§ **REQUIREMENTS**: Turn the lines below into a JSON list of strings, one string for each line, and leave out the blank lines.

§ **DATA RECORDS**:
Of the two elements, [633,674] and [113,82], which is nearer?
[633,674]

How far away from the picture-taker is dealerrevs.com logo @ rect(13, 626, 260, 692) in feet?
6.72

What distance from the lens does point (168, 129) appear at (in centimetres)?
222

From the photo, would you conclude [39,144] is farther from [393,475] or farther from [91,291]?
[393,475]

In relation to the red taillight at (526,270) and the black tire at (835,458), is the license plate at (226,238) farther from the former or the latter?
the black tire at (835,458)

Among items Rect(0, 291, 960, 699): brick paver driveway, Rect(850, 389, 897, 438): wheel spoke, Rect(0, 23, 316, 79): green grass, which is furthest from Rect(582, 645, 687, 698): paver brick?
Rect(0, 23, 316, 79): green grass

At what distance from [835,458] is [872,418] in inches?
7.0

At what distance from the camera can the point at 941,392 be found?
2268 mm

§ **ANSWER FOR THE TASK**:
[
  "Of the two elements, [633,674] and [113,82], which is nearer?",
  "[633,674]",
  "How far away from the picture-taker is dealerrevs.com logo @ rect(13, 626, 260, 692) in feet?",
  "6.72",
  "What distance from the lens does point (168, 129) appear at (in centimetres)?",
  "222",
  "From the photo, would you conclude [39,144] is farther from [393,475] or farther from [91,291]?",
  "[393,475]",
  "In relation to the red taillight at (526,270) and the black tire at (835,458), is the license plate at (226,238) farther from the former or the latter?",
  "the black tire at (835,458)",
  "Among items Rect(0, 291, 960, 699): brick paver driveway, Rect(850, 389, 897, 438): wheel spoke, Rect(0, 23, 316, 79): green grass, which is furthest from Rect(582, 645, 687, 698): paver brick?",
  "Rect(0, 23, 316, 79): green grass",
  "At what distance from [835,458] is [872,418] in inches?",
  "7.0",
  "At what distance from the camera can the point at 941,392 be found?",
  "2268 mm"
]